I know a number of farmers who are very concerned about this particular aspect of the matter and who are seriously contemplating getting out, while they are capable of doing so, and leaving the headaches in the future to somebody else. I can see a lot of genuine, good and useful farmers doing that because it must be known to the Minister and every Member in this House that if the capital value of land were to be realised by anybody with a land valuation of £100 and upwards today, together with the stock, machinery, equipment and so forth, what he could get on the open market for the money he would realise on such a sale would be anything up to five to ten times greater than he is capable of making by working hard on his farm at the moment, and nobody else in any other walk of life would work so hard for any money at the present time.
Is the Minister intent on driving out the farmers who farm not only for profit but because it is their way of life, getting in the big combines, getting in the companies and the bigger units, which are now being sought after not only by the Land Commission, for their own good policy reasons, but by the EEC and all that we hear coming from behind the scenes there? Is this where we are going? Is this part of the pattern that is devised to bring about the situation of the huge farming complexes in the future to the exclusion of the traditional farming community in this country? If those people were over the years and at the present time to measure their profits and set beside that their efforts and the hours they put into the work on their farms and think in terms of how much more they could get by realising the lot and investing their money in gilt edge securities, surely the Minister must realise that these people have a place in the community, that they should be retained, that it is vital they are; and if the time comes when these people are driven out and are replaced by the very type the Minister and his Government seem to be trying to prevent accumulating land in this country, he will be a sorry man then and we will all be sorry but it will be too late.
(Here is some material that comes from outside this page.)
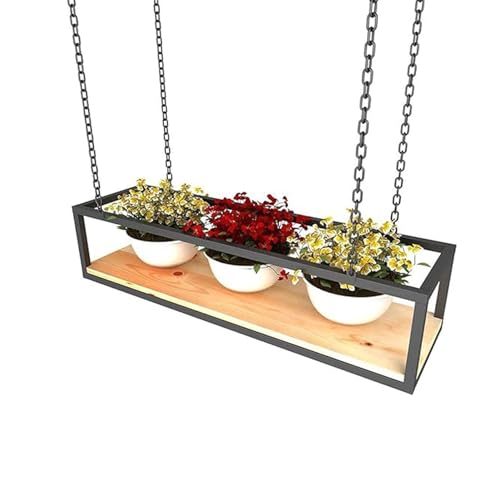 Schwebende Decke Weinglasregal Regal， Hängendes Regal aus Holz for die schwebende Decke, Metallrahmen, Lagerregal, verstellbar, mehrere Größen(100x25x15cm) von HBALDTEDC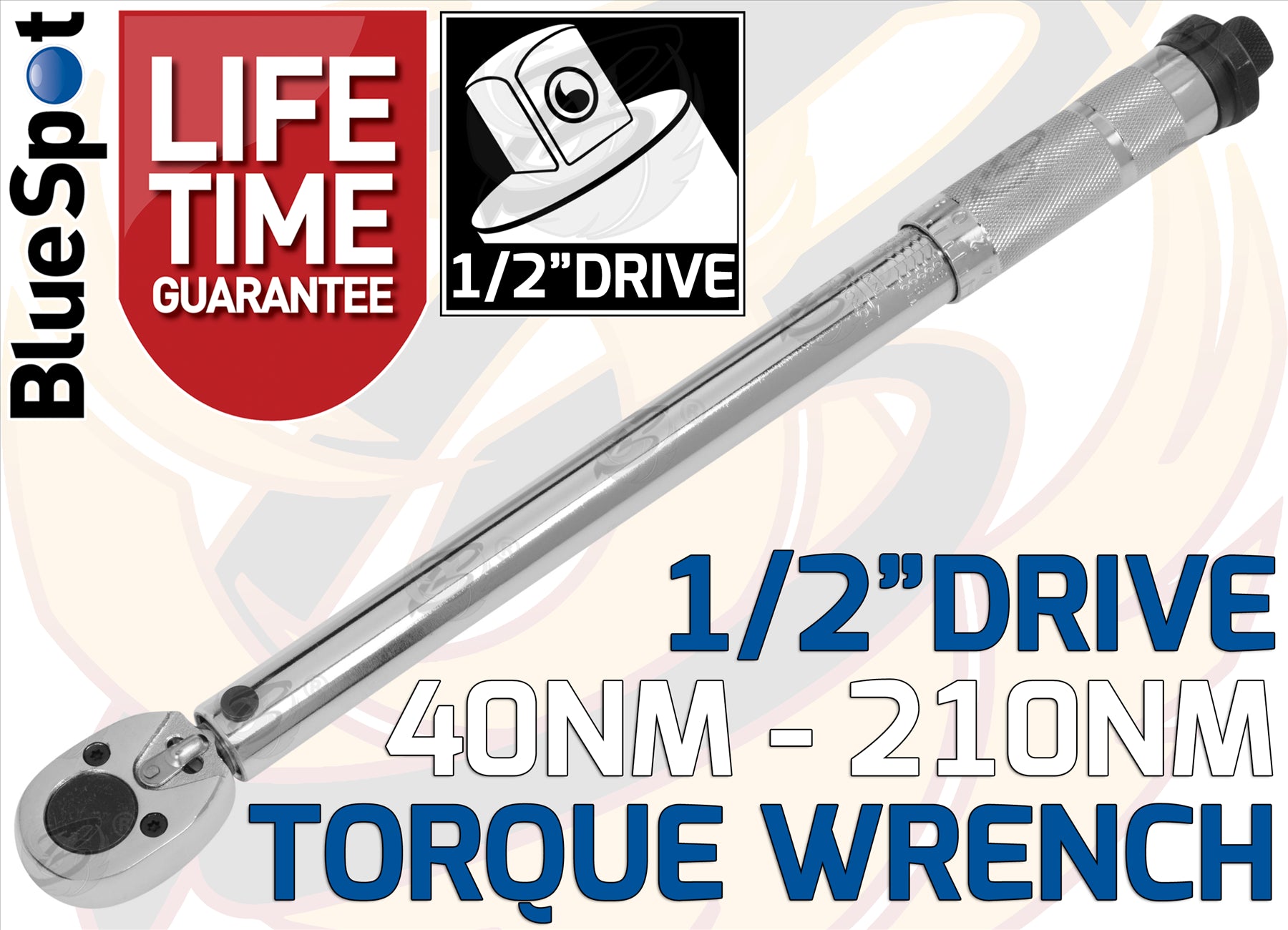 BLUESPOT 1/2" DRIVE CALIBRATED TORQUE WRENCH 42Nm - 210Nm & 3PCS 1/2" DRIVE 6 POINT ALLOY WHEEL NUT SOCKETS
It is for these reasons that I say again to the Minister in all honesty, no political gimmickry whatsoever intended, that this measure is ill-timed, whatever about being ill-conceived or badly constructed. It should not in my estimation be pursued further at this particular juncture. I believe the Minister can honourably, without any loss of face, withdraw this part of the Bill without prejudice to his actions in the future and do it for the reason that farming as an overall industry is going through a very bad time, a time contrary to the promise we all felt was there a few years ago and which we believe will return. The Minister could thus give a boost to the farming community at a time when they badly need it. It is about the only thing he can give them at this time, particularly in the cattle and beef industry of this country. The Minister stated in another context that the losses made this year can be written off. If the losses are made in the coming year the Minister cannot expect to lose anything by not applying these taxes, so he does not have anything to lose financially. He does not have any face to lose in the matter and he does not have any political side to consider in this matter at this time. He could help the farmers' morale greatly, he would show the courage he has been talking about here this evening, and he would be applauded for it. I think the Minister is man enough to do it. I hope, while he is thinking of saying no at the back of his mind he is still considering saying yes.